* AIM
Reproduce the text of this listing line for line, leaving out the pictures.

* STORED ROWS
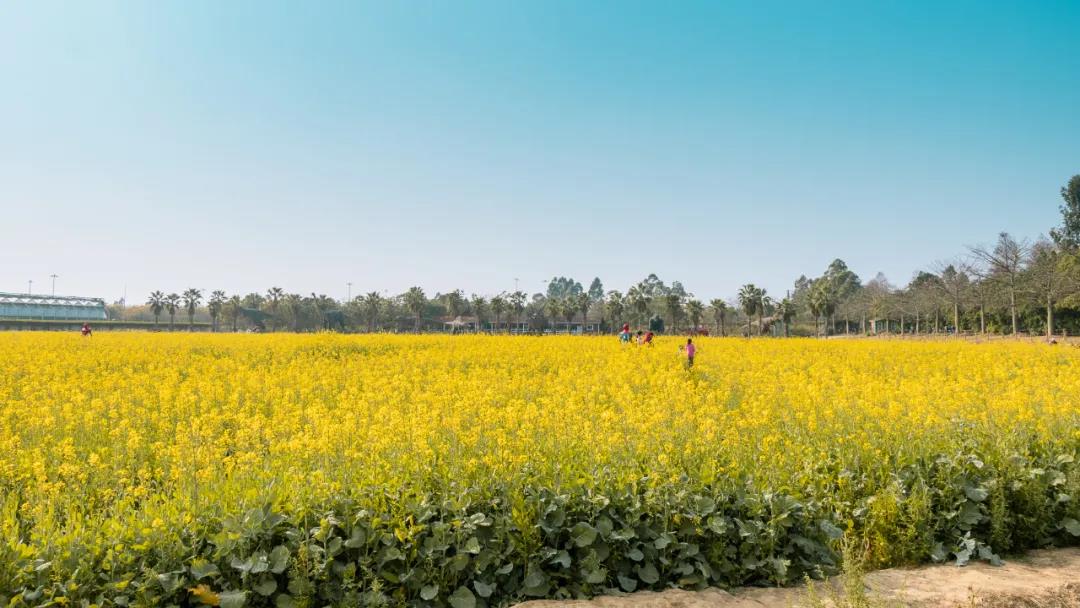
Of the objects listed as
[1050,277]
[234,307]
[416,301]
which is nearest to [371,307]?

* OUTPUT FOR THIS TASK
Of the objects listed as
[1050,277]
[234,307]
[416,301]
which is nearest to [371,307]?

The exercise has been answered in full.